Human-Centered Design Considered Harmful - baran
http://www.jnd.org/dn.mss/human-centered.html

======
blahblahblah
The stuff about the human interface for musical instruments is just hokey. It
lends no support to the author's argument. Acoustic instruments have the user
interfaces that they have because the physics of sound production made more
usable interfaces impractical to build. And, indeed, now that electronics have
enabled alternative means of sound production, the design of more intuitive
and usable interfaces for musical instruments is an active area of research
and development. Likewise, musical notation is an anachronism that has
survived more as a matter of tradition than on the merits of the design. If
you take a look at the design of most MIDI sequencer software, you'll find
that piano roll notation has largely replaced traditional music notation as
the default interface because it is so much more intuitive.

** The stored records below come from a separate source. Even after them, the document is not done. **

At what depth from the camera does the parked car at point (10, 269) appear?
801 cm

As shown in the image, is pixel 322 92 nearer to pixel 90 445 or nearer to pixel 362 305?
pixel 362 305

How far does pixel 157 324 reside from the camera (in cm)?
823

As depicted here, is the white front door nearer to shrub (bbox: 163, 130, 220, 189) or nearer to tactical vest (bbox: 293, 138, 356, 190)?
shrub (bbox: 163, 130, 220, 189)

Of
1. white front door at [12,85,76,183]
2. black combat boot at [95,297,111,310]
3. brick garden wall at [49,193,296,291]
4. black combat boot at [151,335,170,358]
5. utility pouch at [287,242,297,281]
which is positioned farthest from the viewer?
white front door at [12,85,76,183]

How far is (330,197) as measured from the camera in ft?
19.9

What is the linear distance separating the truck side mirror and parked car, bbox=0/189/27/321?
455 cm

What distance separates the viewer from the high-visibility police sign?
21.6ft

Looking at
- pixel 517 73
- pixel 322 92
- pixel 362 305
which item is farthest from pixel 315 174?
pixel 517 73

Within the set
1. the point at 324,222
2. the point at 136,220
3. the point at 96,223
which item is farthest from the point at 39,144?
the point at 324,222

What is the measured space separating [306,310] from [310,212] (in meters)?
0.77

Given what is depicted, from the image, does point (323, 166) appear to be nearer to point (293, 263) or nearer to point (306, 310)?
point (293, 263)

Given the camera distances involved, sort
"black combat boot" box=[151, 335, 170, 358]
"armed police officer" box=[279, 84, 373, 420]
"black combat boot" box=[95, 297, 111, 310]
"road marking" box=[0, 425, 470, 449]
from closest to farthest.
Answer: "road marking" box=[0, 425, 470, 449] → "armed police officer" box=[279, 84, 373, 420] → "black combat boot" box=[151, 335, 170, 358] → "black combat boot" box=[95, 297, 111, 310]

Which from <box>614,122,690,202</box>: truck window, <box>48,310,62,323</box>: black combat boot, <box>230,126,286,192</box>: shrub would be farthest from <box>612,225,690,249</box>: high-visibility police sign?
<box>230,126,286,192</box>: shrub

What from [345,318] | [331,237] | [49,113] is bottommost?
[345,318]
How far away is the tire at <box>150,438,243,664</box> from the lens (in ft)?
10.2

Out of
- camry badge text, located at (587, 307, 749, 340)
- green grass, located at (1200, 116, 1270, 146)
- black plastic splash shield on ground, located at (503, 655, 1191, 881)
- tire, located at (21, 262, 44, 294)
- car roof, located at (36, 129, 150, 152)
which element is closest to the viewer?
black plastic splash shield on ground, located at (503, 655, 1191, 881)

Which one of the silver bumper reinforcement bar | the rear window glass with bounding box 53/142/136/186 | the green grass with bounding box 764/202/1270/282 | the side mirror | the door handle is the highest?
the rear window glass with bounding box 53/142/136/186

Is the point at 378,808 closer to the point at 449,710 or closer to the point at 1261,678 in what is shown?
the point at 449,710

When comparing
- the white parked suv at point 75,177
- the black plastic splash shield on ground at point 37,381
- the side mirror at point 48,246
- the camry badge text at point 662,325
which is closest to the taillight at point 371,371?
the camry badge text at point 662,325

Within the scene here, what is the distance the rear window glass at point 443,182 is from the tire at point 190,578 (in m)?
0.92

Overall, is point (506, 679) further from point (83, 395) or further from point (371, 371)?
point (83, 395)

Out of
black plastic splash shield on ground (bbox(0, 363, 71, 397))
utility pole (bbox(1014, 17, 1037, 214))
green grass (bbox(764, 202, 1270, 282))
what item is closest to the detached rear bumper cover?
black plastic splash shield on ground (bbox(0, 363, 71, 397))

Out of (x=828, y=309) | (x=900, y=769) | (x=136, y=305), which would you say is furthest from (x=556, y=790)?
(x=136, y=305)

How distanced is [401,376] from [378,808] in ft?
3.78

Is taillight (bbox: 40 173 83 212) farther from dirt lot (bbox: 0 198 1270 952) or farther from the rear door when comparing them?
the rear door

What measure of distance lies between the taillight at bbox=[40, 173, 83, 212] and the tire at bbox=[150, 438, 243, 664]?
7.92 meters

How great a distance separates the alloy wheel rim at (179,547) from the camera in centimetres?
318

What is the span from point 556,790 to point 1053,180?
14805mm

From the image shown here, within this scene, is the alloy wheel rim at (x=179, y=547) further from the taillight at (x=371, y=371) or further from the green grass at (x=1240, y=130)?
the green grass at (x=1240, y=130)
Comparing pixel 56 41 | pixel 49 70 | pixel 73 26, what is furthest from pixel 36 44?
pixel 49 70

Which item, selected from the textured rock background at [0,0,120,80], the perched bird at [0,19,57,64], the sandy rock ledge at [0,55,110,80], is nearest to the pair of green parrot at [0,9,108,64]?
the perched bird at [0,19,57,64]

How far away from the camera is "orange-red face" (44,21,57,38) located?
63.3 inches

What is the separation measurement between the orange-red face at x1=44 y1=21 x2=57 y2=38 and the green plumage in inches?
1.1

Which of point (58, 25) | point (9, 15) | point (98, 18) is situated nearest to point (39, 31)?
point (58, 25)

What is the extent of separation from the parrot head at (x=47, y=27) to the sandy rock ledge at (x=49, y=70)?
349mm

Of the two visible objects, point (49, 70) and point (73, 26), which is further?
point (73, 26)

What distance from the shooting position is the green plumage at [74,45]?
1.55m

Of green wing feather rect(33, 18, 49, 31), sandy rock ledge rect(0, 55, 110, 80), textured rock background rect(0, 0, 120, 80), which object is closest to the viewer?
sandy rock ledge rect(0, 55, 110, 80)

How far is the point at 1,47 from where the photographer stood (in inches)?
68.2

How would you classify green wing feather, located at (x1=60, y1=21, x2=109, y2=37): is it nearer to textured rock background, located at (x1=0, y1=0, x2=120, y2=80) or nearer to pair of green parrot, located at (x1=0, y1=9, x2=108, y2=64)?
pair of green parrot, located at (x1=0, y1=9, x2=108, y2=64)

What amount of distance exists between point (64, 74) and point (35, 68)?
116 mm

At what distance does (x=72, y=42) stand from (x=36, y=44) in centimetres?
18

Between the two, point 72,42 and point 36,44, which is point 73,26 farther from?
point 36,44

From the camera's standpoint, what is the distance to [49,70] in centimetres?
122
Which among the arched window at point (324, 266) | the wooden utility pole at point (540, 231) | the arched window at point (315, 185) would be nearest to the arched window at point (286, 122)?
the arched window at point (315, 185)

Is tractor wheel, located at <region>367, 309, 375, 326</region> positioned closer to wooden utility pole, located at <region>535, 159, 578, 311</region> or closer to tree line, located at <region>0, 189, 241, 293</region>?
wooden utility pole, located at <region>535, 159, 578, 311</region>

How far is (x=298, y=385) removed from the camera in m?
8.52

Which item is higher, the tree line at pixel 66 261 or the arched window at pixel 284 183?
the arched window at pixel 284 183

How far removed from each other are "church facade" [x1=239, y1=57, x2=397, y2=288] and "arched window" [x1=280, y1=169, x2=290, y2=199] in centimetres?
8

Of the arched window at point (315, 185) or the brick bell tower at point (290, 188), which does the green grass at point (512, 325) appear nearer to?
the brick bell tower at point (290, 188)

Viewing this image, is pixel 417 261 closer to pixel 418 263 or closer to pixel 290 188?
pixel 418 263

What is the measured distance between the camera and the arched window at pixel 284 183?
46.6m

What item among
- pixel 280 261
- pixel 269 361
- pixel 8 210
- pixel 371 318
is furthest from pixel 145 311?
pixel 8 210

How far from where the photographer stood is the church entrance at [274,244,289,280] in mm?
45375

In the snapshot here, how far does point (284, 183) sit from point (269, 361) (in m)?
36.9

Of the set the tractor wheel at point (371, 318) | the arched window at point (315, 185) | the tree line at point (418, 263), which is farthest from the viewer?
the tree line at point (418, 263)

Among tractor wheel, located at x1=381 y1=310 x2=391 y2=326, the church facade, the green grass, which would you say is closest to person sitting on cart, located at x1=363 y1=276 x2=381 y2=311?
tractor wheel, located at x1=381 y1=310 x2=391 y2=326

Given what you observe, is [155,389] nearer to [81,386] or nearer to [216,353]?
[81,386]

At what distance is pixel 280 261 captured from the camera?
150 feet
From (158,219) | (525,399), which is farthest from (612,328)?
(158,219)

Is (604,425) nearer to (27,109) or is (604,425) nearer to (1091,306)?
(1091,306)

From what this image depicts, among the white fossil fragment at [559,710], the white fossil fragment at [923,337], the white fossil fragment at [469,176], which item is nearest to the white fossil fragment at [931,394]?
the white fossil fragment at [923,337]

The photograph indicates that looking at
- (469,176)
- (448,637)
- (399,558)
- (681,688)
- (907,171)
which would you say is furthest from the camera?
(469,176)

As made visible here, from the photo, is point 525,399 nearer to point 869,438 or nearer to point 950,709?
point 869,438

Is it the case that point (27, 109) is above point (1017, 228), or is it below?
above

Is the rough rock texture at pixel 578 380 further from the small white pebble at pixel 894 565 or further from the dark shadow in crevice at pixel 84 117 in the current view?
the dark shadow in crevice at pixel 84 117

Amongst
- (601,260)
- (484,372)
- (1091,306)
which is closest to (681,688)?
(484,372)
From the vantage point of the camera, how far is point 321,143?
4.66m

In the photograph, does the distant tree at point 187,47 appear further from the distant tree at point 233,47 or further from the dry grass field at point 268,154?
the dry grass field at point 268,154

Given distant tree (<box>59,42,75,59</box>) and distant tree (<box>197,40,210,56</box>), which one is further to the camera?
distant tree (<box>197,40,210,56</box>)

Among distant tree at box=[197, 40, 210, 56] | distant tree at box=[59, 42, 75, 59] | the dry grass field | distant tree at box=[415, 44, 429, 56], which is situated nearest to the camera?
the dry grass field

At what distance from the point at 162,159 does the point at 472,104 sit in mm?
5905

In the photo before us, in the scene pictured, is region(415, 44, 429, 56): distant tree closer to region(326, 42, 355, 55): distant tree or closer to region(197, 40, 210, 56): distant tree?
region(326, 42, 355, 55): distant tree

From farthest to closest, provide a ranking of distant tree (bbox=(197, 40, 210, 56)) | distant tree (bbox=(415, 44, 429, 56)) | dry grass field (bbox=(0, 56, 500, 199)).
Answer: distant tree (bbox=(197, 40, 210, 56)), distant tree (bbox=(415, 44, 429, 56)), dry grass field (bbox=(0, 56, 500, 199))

Most people who attempt to learn to play an acoustic instrument take lessons
for a few months and eventually quit because the user interfaces are so
difficult to learn. The idea that software should in any way emulate this sort
of design is incomprehensible to me, since the design of software is not
nearly so constrained as the design of a physical instrument. On a trumpet,
you have to hold down the first and third valve key and extend a slide by a
precise amount with your ring finger to play the D above middle C, but the
fingering for D an octave higher is completely different. If you're playing in
any kind of a group, you also have to be aware that your instrument is really
a B flat instrument and transpose the notes accordingly to play along with
everyone else. If your software had a bizarre interface like this, nobody
would buy it unless absolutely no other alternative existed.